(Data records Opens)

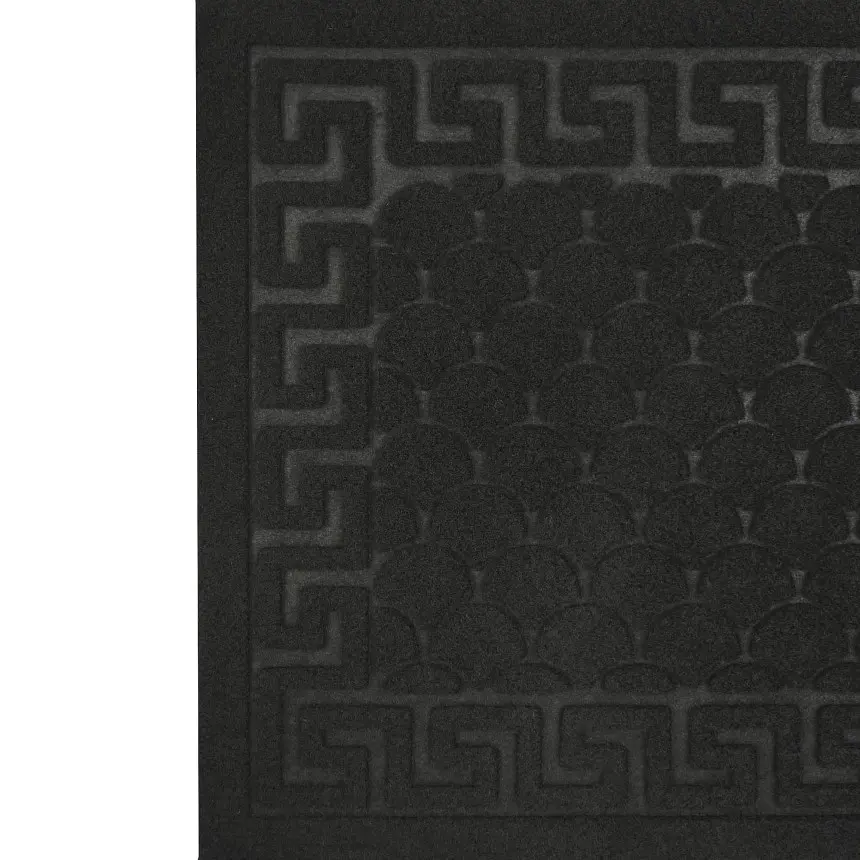 Килимок придверний Eco Fabric Луска без кромки чорний 40 х 60 см (4060-001) - фото 6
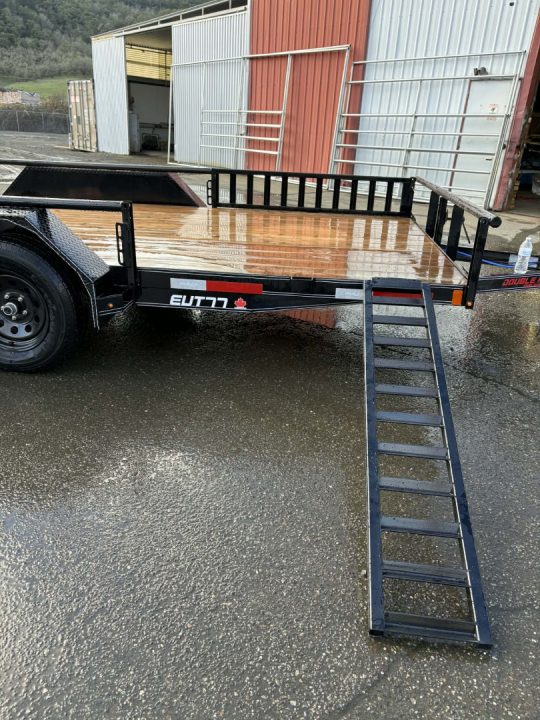 New ATV TRAILER 2026 Double A EUT77-14 UTILITY TRAILER 77"X14' SIDE RAMPS BRAKE 7000 GVWR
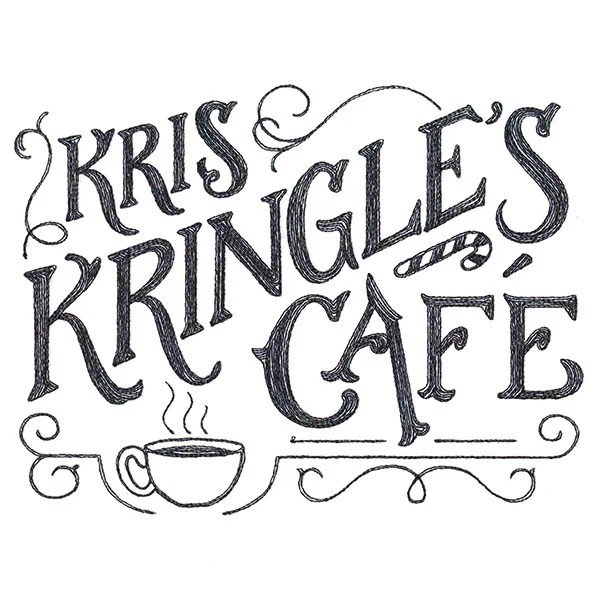 Kris Kringle's Cafe Market Sign - Image 2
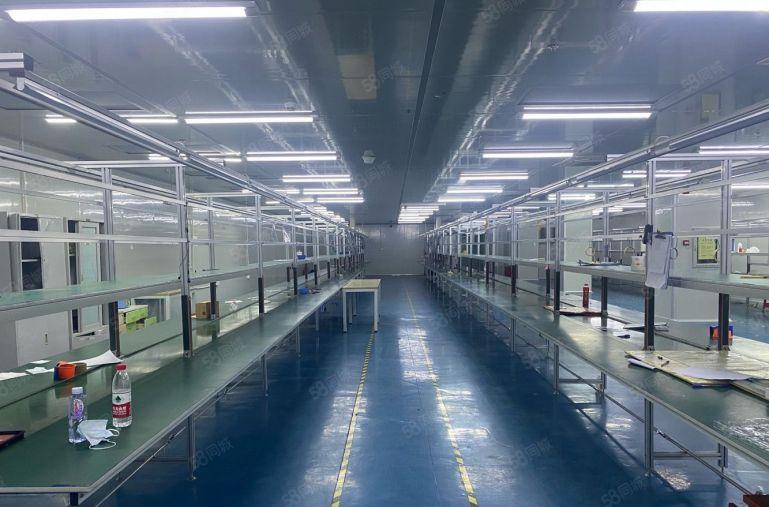 光明公明楼村，整层无尘车间1400平出租，无转让费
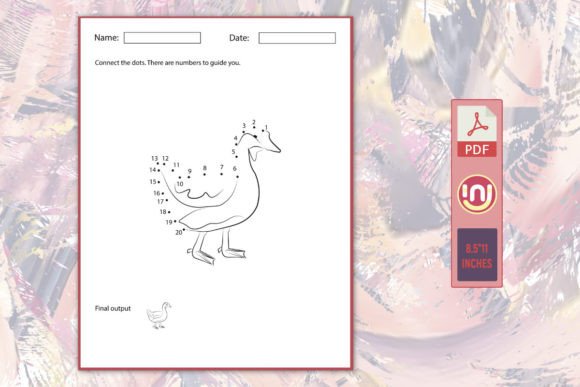 Duck Dot to Dot Game: A Fun Way to Learn Numbers and Spark Creativity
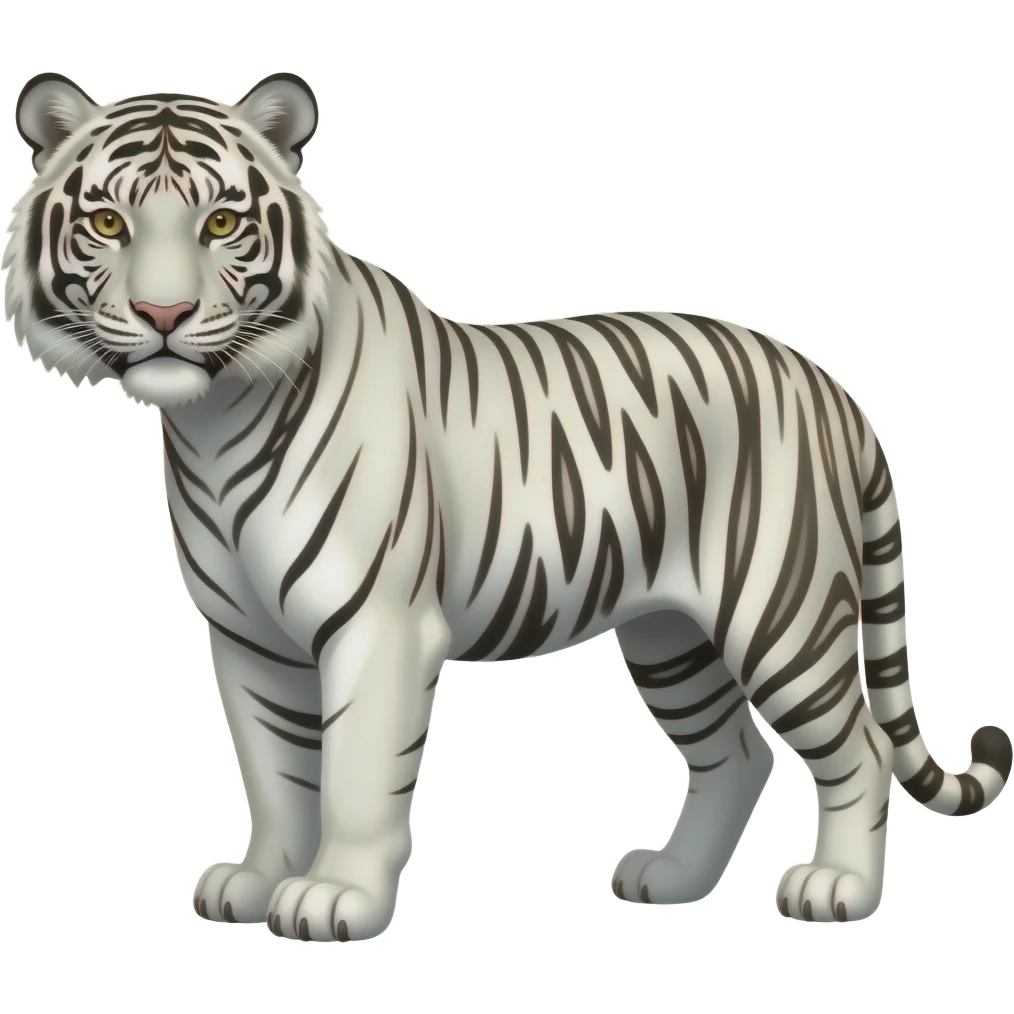 male white tiger emoji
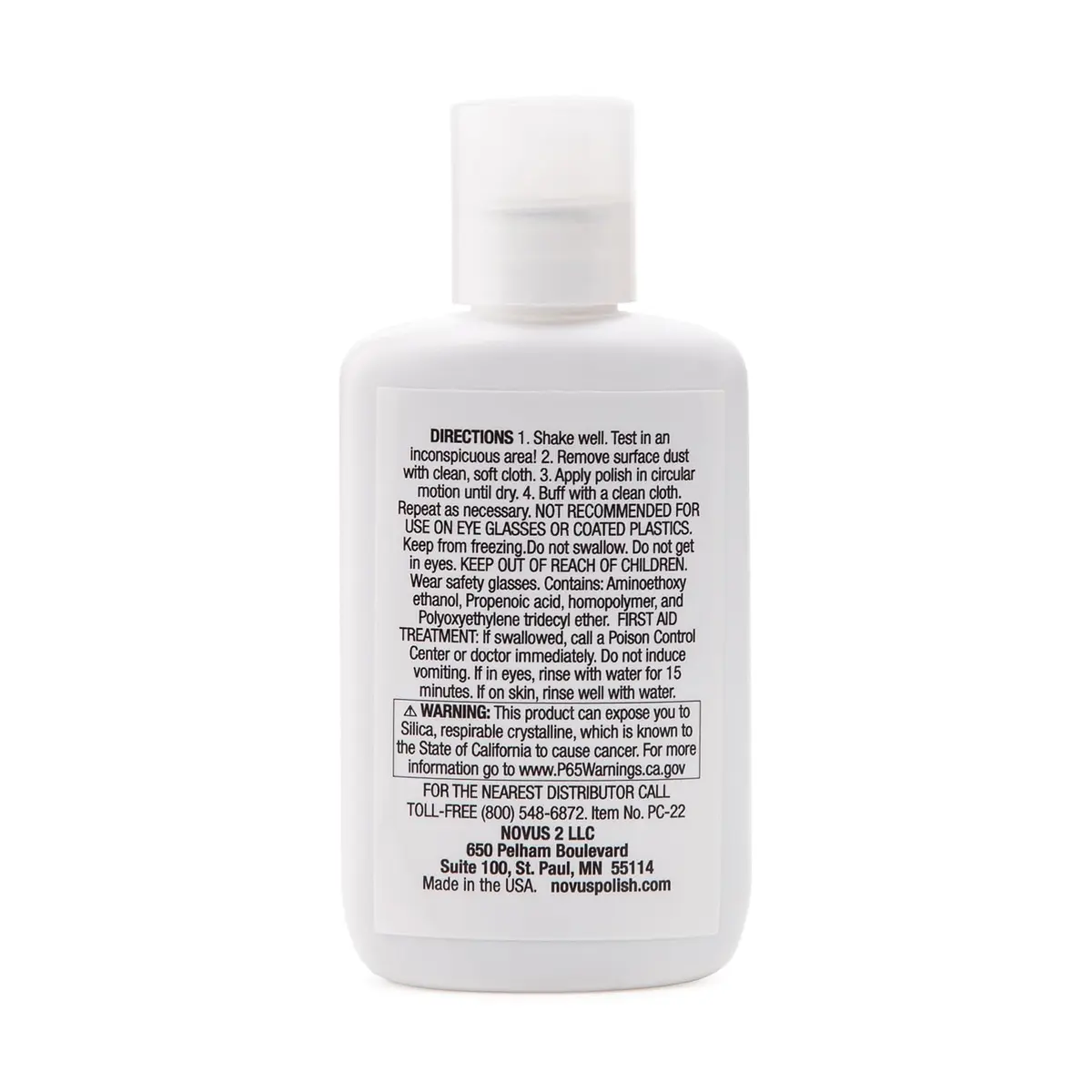 Novus Fine Scratch Remover #2 2oz | Restores Plastic Clarity, Removes Fine Scratches - view 9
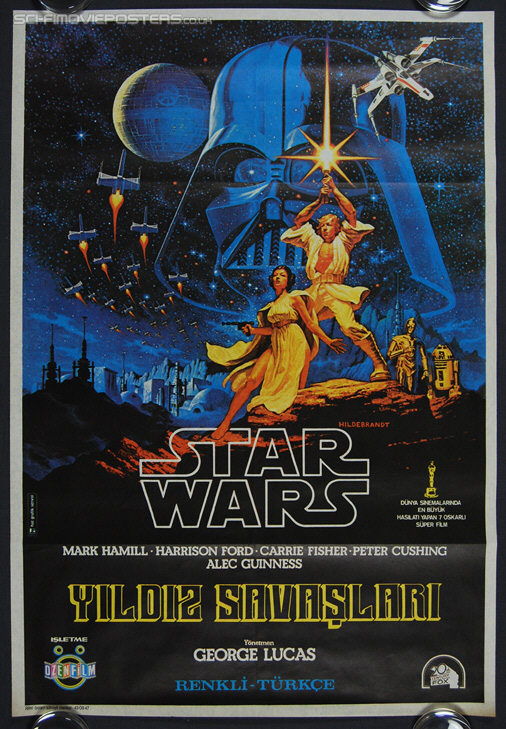 Star Wars (1977). Original Turkish Movie Poster. 27" x 39 3/8" Single sided.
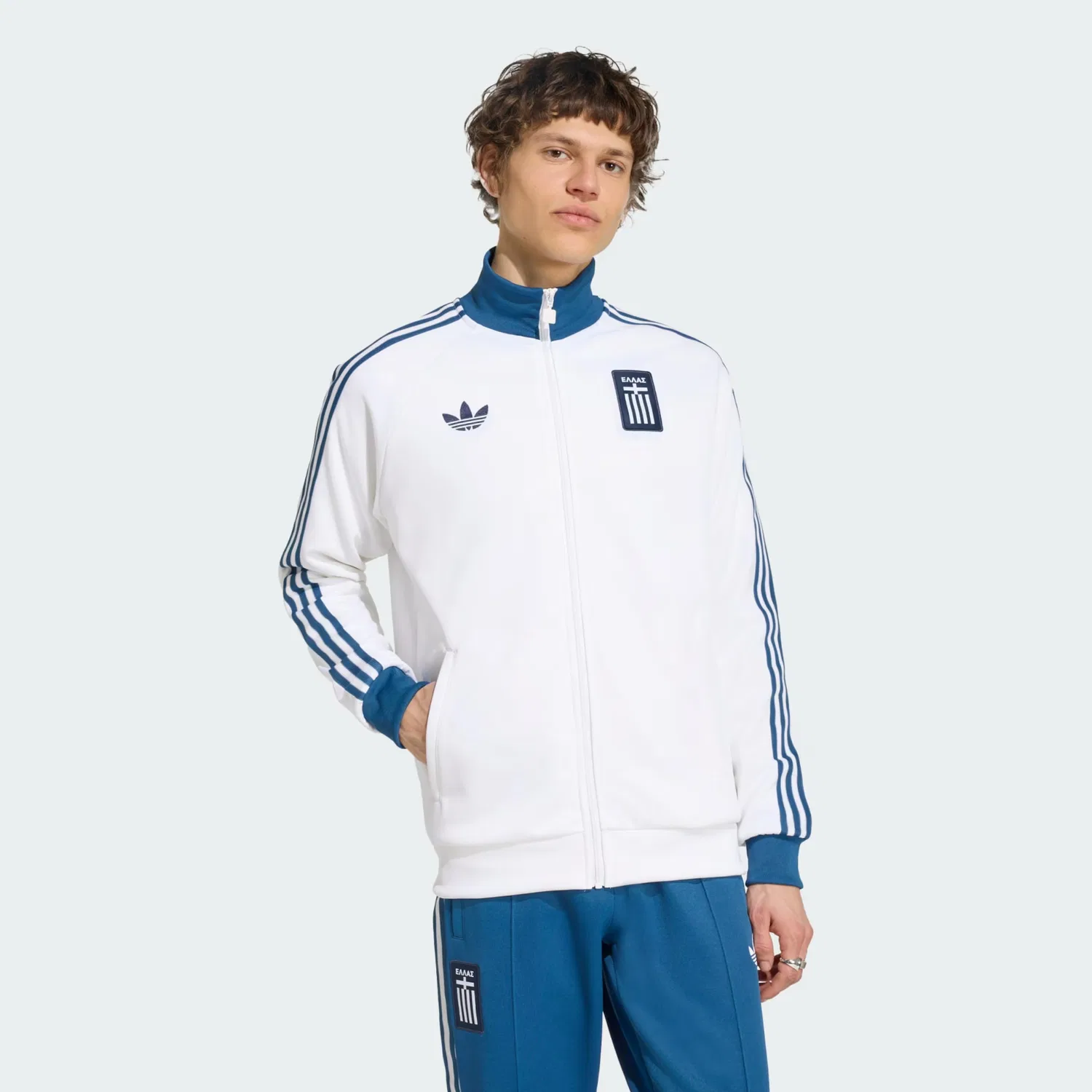 Куртка Adidas Performance Jacket белого цвета — фото 3
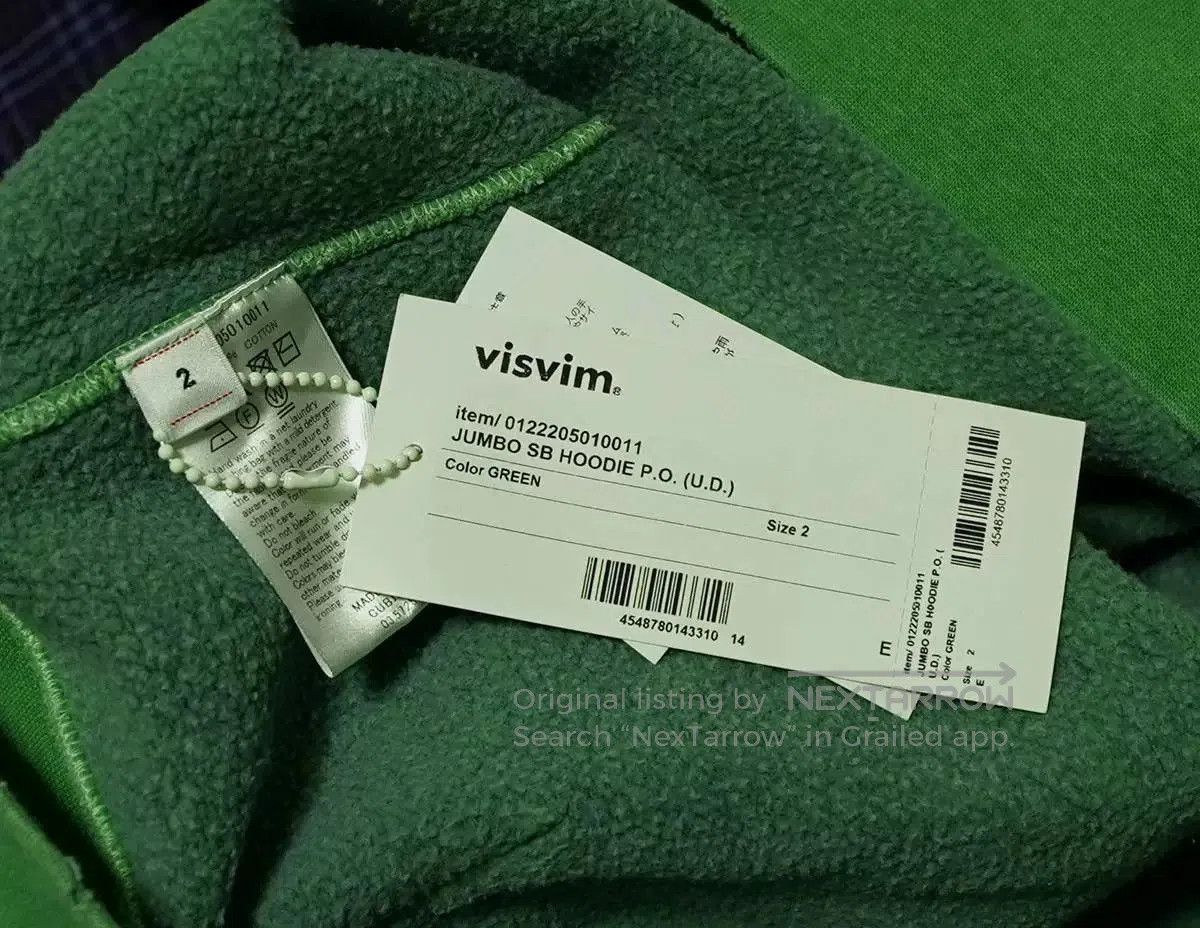 Visvim Visvim Jumbo SB Hoodie Green. Size US M / EU 48-50 / 2 - 5 Thumbnail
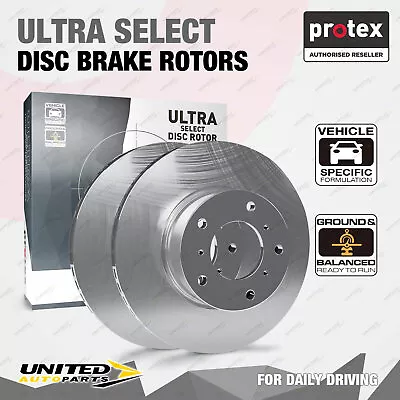 Pair Front Protex Solid Disc Brake Rotors For Nissan 620 720 2WD OD 271mm • $157.80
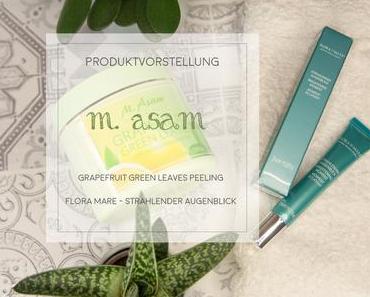 M. Asam - Grapefruit Green Leaves Peeling & Flora Mare - Strahlender Augenblick [Werbung]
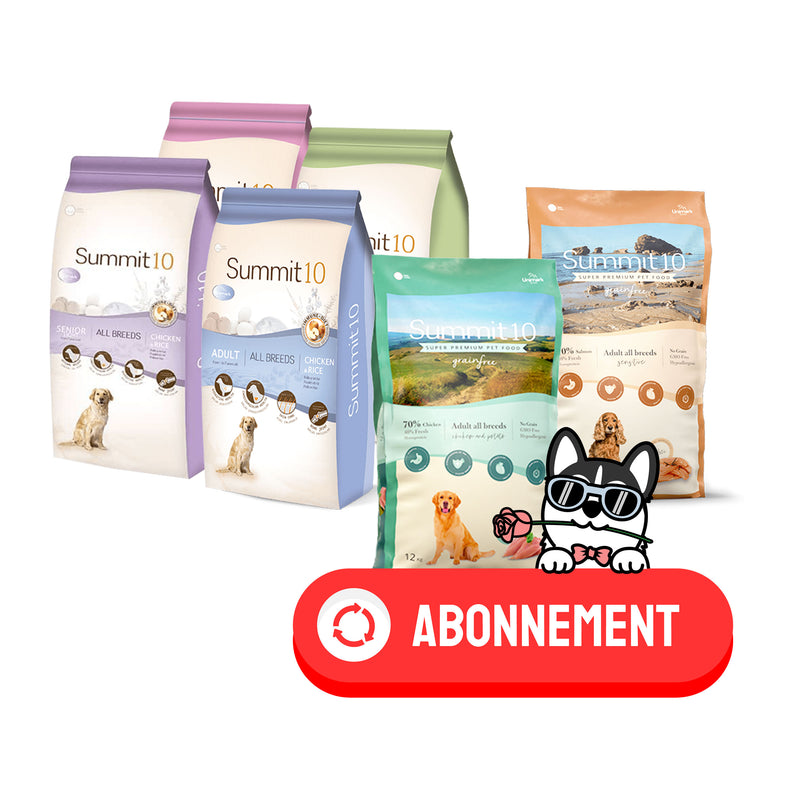 ABONNEMENT CROQUETTES POUR CHIENS (1 Unité) - SUMMIT 10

(Data records Closes)

_How to complete this task_
Without carrying over any picture, retype the records above word for word.

_Exercise answer_
 Килимок придверний Eco Fabric Луска без кромки чорний 40 х 60 см (4060-001) - фото 6
 New ATV TRAILER 2026 Double A EUT77-14 UTILITY TRAILER 77"X14' SIDE RAMPS BRAKE 7000 GVWR
 Kris Kringle's Cafe Market Sign - Image 2
 光明公明楼村，整层无尘车间1400平出租，无转让费
 Duck Dot to Dot Game: A Fun Way to Learn Numbers and Spark Creativity
 male white tiger emoji
 Novus Fine Scratch Remover #2 2oz | Restores Plastic Clarity, Removes Fine Scratches - view 9
 Star Wars (1977). Original Turkish Movie Poster. 27" x 39 3/8" Single sided.
 Куртка Adidas Performance Jacket белого цвета — фото 3
 Visvim Visvim Jumbo SB Hoodie Green. Size US M / EU 48-50 / 2 - 5 Thumbnail
 Pair Front Protex Solid Disc Brake Rotors For Nissan 620 720 2WD OD 271mm • $157.80
 M. Asam - Grapefruit Green Leaves Peeling & Flora Mare - Strahlender Augenblick [Werbung]
 ABONNEMENT CROQUETTES POUR CHIENS (1 Unité) - SUMMIT 10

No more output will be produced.